Could you transcribe the material below exactly, without leaving out a single line?
Data shown Start Marker
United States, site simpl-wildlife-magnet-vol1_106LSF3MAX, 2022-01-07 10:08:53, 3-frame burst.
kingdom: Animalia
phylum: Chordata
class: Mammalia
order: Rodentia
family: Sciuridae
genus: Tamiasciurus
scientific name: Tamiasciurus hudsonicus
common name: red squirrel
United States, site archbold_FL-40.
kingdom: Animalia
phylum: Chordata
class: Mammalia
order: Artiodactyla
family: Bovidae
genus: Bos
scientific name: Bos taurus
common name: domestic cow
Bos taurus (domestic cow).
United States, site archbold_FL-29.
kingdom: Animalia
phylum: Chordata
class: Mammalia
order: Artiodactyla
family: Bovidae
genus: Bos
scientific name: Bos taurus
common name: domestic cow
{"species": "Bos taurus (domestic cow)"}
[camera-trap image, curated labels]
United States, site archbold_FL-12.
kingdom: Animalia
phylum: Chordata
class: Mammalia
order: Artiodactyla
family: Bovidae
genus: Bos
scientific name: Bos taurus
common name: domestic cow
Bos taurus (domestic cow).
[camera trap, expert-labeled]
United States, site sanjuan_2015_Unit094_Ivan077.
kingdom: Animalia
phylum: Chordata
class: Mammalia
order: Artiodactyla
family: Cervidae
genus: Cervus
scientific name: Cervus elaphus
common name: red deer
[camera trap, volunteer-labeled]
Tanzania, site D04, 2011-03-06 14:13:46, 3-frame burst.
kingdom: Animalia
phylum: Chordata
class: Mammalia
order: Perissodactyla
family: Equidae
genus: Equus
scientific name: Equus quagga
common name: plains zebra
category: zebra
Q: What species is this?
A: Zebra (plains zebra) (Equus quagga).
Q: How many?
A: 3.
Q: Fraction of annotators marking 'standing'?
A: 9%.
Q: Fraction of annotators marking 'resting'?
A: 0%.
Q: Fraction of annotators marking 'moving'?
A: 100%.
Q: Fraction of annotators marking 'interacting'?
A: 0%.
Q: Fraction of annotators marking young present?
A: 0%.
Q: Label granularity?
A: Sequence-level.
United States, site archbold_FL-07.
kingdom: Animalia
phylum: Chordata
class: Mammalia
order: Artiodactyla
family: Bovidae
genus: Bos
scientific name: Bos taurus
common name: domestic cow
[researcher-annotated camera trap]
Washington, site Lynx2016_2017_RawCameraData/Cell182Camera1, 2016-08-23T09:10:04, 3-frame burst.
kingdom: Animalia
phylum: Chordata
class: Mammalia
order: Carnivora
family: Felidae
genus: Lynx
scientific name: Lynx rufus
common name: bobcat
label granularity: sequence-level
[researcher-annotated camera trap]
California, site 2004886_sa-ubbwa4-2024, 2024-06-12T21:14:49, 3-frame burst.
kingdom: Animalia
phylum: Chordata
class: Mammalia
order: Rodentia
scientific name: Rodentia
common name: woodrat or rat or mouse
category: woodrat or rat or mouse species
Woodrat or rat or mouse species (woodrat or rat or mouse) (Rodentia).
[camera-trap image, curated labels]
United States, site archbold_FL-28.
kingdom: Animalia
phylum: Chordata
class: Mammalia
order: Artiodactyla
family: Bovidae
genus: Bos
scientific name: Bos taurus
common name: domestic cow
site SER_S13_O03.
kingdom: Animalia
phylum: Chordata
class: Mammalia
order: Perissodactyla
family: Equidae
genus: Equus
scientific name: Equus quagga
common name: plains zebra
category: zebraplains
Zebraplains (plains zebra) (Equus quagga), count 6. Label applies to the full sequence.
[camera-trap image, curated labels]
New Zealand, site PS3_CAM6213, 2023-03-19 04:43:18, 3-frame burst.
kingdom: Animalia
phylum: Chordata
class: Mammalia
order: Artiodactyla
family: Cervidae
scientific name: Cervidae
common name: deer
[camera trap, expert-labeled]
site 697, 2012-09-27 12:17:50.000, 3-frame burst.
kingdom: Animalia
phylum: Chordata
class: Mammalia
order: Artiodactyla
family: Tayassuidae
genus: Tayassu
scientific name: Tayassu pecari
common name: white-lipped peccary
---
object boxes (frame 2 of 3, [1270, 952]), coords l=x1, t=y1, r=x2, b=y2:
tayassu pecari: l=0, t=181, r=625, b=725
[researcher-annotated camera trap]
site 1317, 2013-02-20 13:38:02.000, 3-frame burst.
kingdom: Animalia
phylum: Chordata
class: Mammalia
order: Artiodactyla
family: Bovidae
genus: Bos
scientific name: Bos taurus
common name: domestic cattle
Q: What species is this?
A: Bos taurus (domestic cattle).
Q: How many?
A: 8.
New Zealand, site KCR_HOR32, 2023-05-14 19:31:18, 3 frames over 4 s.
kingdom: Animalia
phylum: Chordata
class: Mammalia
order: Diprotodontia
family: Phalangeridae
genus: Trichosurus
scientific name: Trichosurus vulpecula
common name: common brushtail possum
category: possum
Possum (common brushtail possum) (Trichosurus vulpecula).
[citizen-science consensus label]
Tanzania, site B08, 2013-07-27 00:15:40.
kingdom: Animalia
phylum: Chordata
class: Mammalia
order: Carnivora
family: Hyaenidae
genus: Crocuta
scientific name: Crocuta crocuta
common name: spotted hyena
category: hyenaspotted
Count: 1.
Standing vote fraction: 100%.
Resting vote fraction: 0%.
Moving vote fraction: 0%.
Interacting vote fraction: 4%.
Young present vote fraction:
Data shown End Marker
__Solution to this task__
United States, site simpl-wildlife-magnet-vol1_106LSF3MAX, 2022-01-07 10:08:53, 3-frame burst.
kingdom: Animalia
phylum: Chordata
class: Mammalia
order: Rodentia
family: Sciuridae
genus: Tamiasciurus
scientific name: Tamiasciurus hudsonicus
common name: red squirrel
United States, site archbold_FL-40.
kingdom: Animalia
phylum: Chordata
class: Mammalia
order: Artiodactyla
family: Bovidae
genus: Bos
scientific name: Bos taurus
common name: domestic cow
Bos taurus (domestic cow).
United States, site archbold_FL-29.
kingdom: Animalia
phylum: Chordata
class: Mammalia
order: Artiodactyla
family: Bovidae
genus: Bos
scientific name: Bos taurus
common name: domestic cow
{"species": "Bos taurus (domestic cow)"}
[camera-trap image, curated labels]
United States, site archbold_FL-12.
kingdom: Animalia
phylum: Chordata
class: Mammalia
order: Artiodactyla
family: Bovidae
genus: Bos
scientific name: Bos taurus
common name: domestic cow
Bos taurus (domestic cow).
[camera trap, expert-labeled]
United States, site sanjuan_2015_Unit094_Ivan077.
kingdom: Animalia
phylum: Chordata
class: Mammalia
order: Artiodactyla
family: Cervidae
genus: Cervus
scientific name: Cervus elaphus
common name: red deer
[camera trap, volunteer-labeled]
Tanzania, site D04, 2011-03-06 14:13:46, 3-frame burst.
kingdom: Animalia
phylum: Chordata
class: Mammalia
order: Perissodactyla
family: Equidae
genus: Equus
scientific name: Equus quagga
common name: plains zebra
category: zebra
Q: What species is this?
A: Zebra (plains zebra) (Equus quagga).
Q: How many?
A: 3.
Q: Fraction of annotators marking 'standing'?
A: 9%.
Q: Fraction of annotators marking 'resting'?
A: 0%.
Q: Fraction of annotators marking 'moving'?
A: 100%.
Q: Fraction of annotators marking 'interacting'?
A: 0%.
Q: Fraction of annotators marking young present?
A: 0%.
Q: Label granularity?
A: Sequence-level.
United States, site archbold_FL-07.
kingdom: Animalia
phylum: Chordata
class: Mammalia
order: Artiodactyla
family: Bovidae
genus: Bos
scientific name: Bos taurus
common name: domestic cow
[researcher-annotated camera trap]
Washington, site Lynx2016_2017_RawCameraData/Cell182Camera1, 2016-08-23T09:10:04, 3-frame burst.
kingdom: Animalia
phylum: Chordata
class: Mammalia
order: Carnivora
family: Felidae
genus: Lynx
scientific name: Lynx rufus
common name: bobcat
label granularity: sequence-level
[researcher-annotated camera trap]
California, site 2004886_sa-ubbwa4-2024, 2024-06-12T21:14:49, 3-frame burst.
kingdom: Animalia
phylum: Chordata
class: Mammalia
order: Rodentia
scientific name: Rodentia
common name: woodrat or rat or mouse
category: woodrat or rat or mouse species
Woodrat or rat or mouse species (woodrat or rat or mouse) (Rodentia).
[camera-trap image, curated labels]
United States, site archbold_FL-28.
kingdom: Animalia
phylum: Chordata
class: Mammalia
order: Artiodactyla
family: Bovidae
genus: Bos
scientific name: Bos taurus
common name: domestic cow
site SER_S13_O03.
kingdom: Animalia
phylum: Chordata
class: Mammalia
order: Perissodactyla
family: Equidae
genus: Equus
scientific name: Equus quagga
common name: plains zebra
category: zebraplains
Zebraplains (plains zebra) (Equus quagga), count 6. Label applies to the full sequence.
[camera-trap image, curated labels]
New Zealand, site PS3_CAM6213, 2023-03-19 04:43:18, 3-frame burst.
kingdom: Animalia
phylum: Chordata
class: Mammalia
order: Artiodactyla
family: Cervidae
scientific name: Cervidae
common name: deer
[camera trap, expert-labeled]
site 697, 2012-09-27 12:17:50.000, 3-frame burst.
kingdom: Animalia
phylum: Chordata
class: Mammalia
order: Artiodactyla
family: Tayassuidae
genus: Tayassu
scientific name: Tayassu pecari
common name: white-lipped peccary
---
object boxes (frame 2 of 3, [1270, 952]), coords l=x1, t=y1, r=x2, b=y2:
tayassu pecari: l=0, t=181, r=625, b=725
[researcher-annotated camera trap]
site 1317, 2013-02-20 13:38:02.000, 3-frame burst.
kingdom: Animalia
phylum: Chordata
class: Mammalia
order: Artiodactyla
family: Bovidae
genus: Bos
scientific name: Bos taurus
common name: domestic cattle
Q: What species is this?
A: Bos taurus (domestic cattle).
Q: How many?
A: 8.
New Zealand, site KCR_HOR32, 2023-05-14 19:31:18, 3 frames over 4 s.
kingdom: Animalia
phylum: Chordata
class: Mammalia
order: Diprotodontia
family: Phalangeridae
genus: Trichosurus
scientific name: Trichosurus vulpecula
common name: common brushtail possum
category: possum
Possum (common brushtail possum) (Trichosurus vulpecula).
[citizen-science consensus label]
Tanzania, site B08, 2013-07-27 00:15:40.
kingdom: Animalia
phylum: Chordata
class: Mammalia
order: Carnivora
family: Hyaenidae
genus: Crocuta
scientific name: Crocuta crocuta
common name: spotted hyena
category: hyenaspotted
Count: 1.
Standing vote fraction: 100%.
Resting vote fraction: 0%.
Moving vote fraction: 0%.
Interacting vote fraction: 4%.
Young present vote fraction:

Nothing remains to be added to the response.